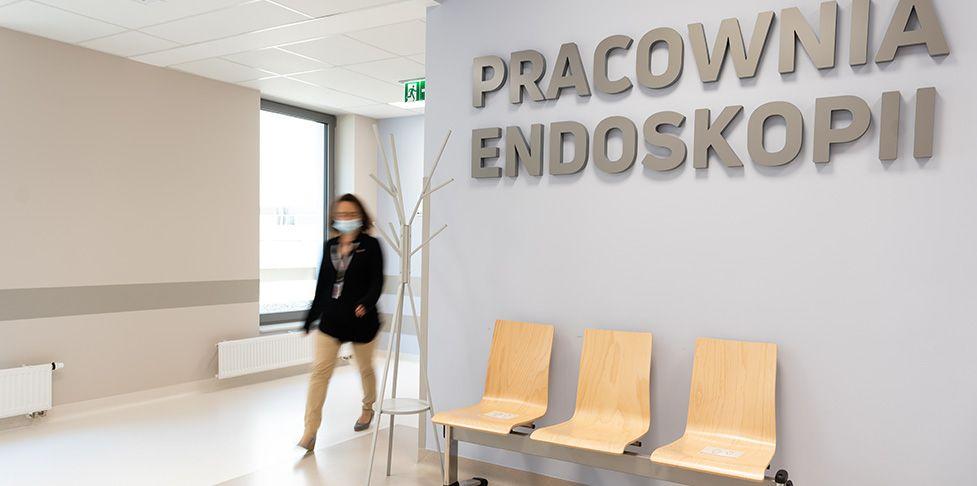 Pracownia endoskopii Szpitala Żywiec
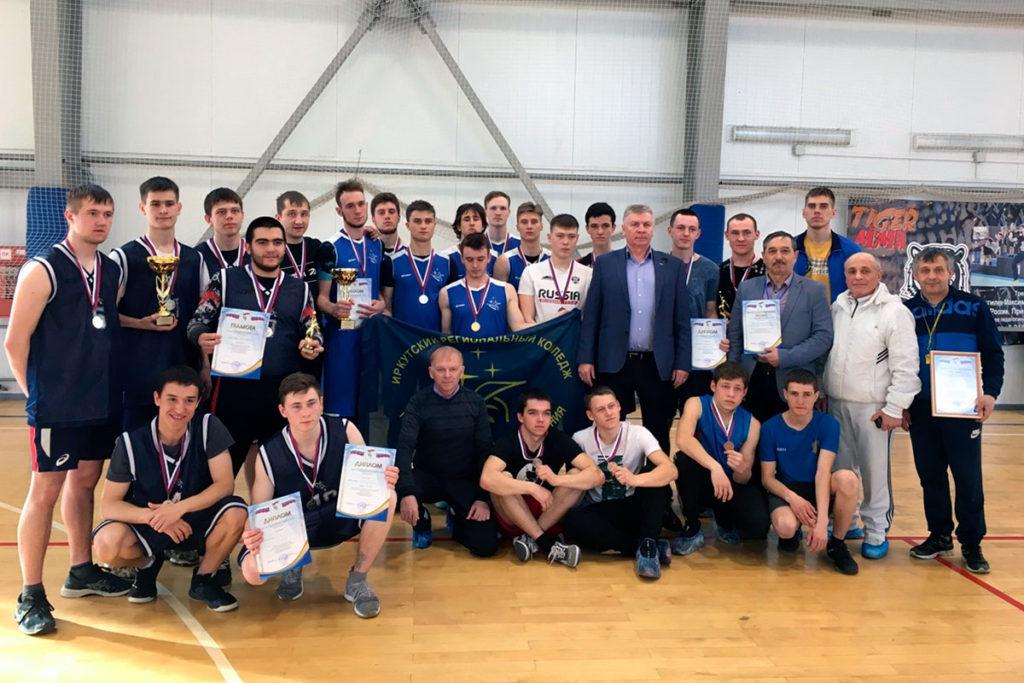 Команда ИРКПО одержала победу на первенстве области по баскетболу среди профессиональных образовательных организаций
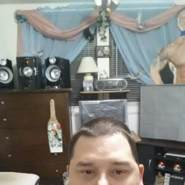 sweetman32025's profile photo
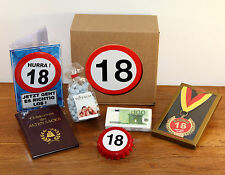 18 Geburtstag Geschenk Box Geschenkideen Geburtstagsgeschenk Mann Junge lustig
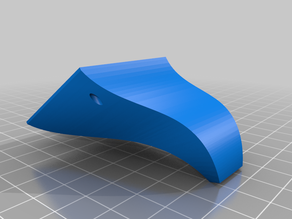 Printrbot Simple Lite6 PP Fan Shroud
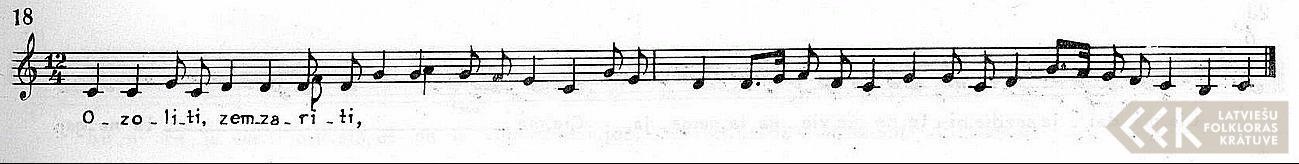 Melngailis-1953-0024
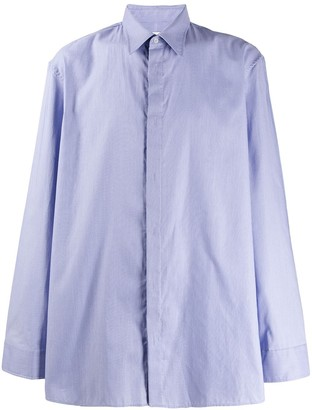 Maison Margiela Button-Up Shirt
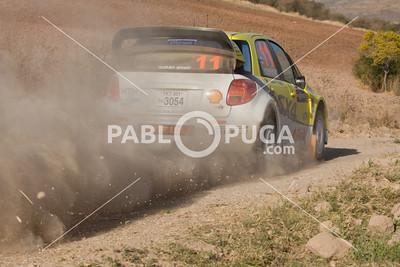 WRC08_SD_2775_HR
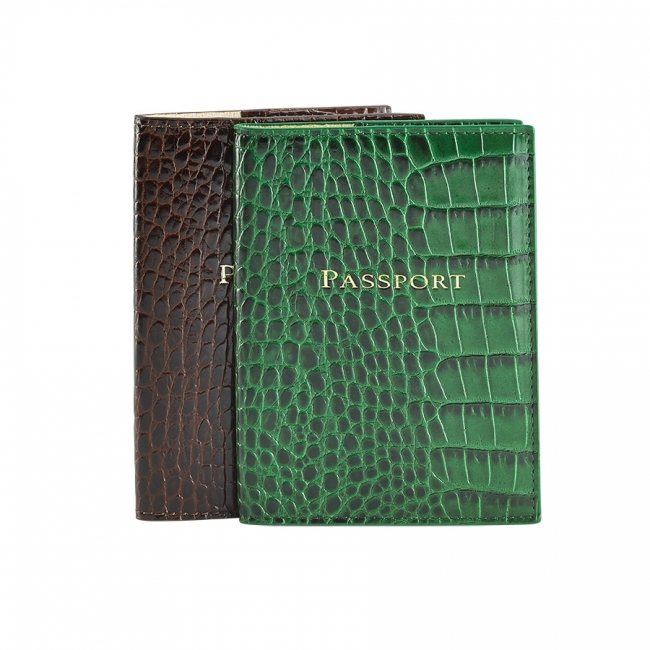 Passport Holder  Crocodile Embossed Leather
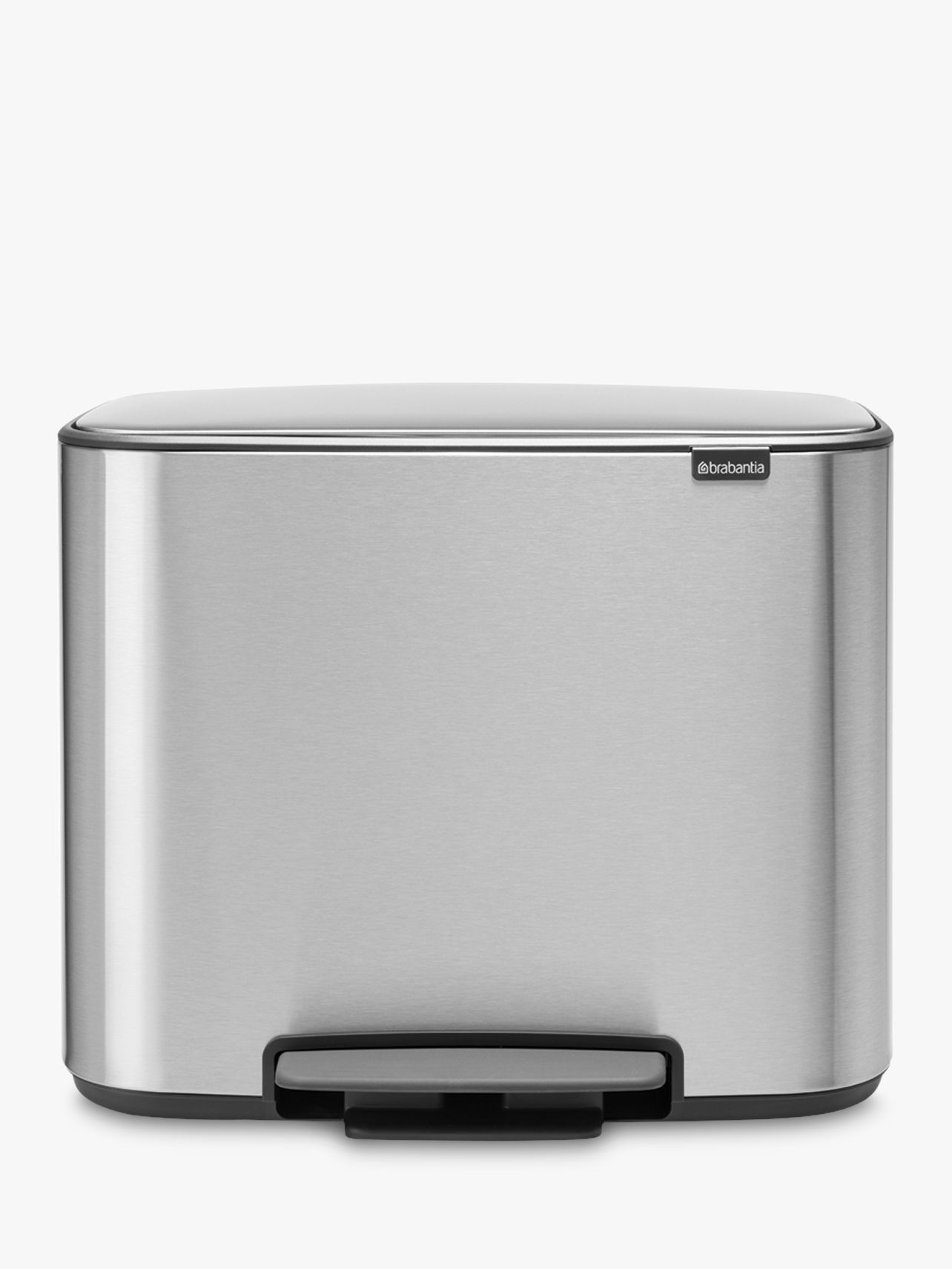 Brabantia Brabantia Bo Fingerprint Proof Stainless Steel Pedal Bin, 11 + 23L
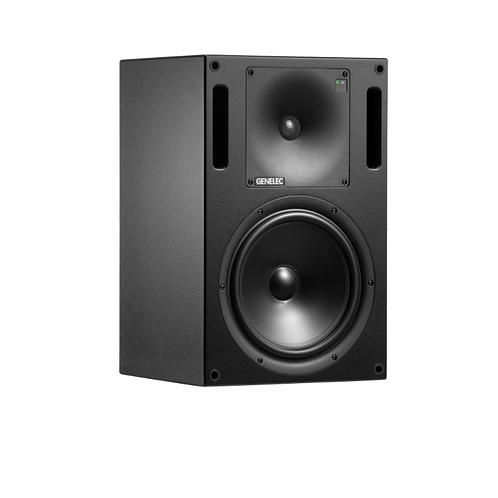 Genelec 1032C monitor de estudio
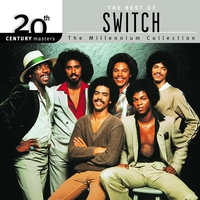 Cover of the track 20th Century Masters - The Millennium Collection: The Best of Switch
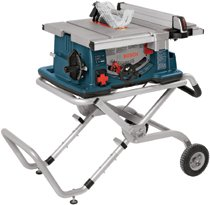Bosch Power Tools Worksite Table Saws w/Stands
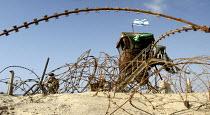 Israeli army guards the Shirak Hayam tent settlement in Gush Katif, Gaza 2005 - Andrija Ilic - 19-07-2005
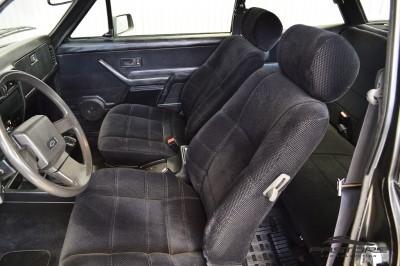 Chevrolet Caravan  Diplomata 1990 (14).JPG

- [What to do] I'd like every record above written out again exactly, without the pictures.

- [Your solution]
 Pracownia endoskopii Szpitala Żywiec
 Команда ИРКПО одержала победу на первенстве области по баскетболу среди профессиональных образовательных организаций
 sweetman32025's profile photo
 18 Geburtstag Geschenk Box Geschenkideen Geburtstagsgeschenk Mann Junge lustig
 Printrbot Simple Lite6 PP Fan Shroud
 Melngailis-1953-0024
 Maison Margiela Button-Up Shirt
 WRC08_SD_2775_HR
 Passport Holder  Crocodile Embossed Leather
 Brabantia Brabantia Bo Fingerprint Proof Stainless Steel Pedal Bin, 11 + 23L
 Genelec 1032C monitor de estudio
 Cover of the track 20th Century Masters - The Millennium Collection: The Best of Switch
Bosch Power Tools Worksite Table Saws w/Stands
 Israeli army guards the Shirak Hayam tent settlement in Gush Katif, Gaza 2005 - Andrija Ilic - 19-07-2005
 Chevrolet Caravan  Diplomata 1990 (14).JPG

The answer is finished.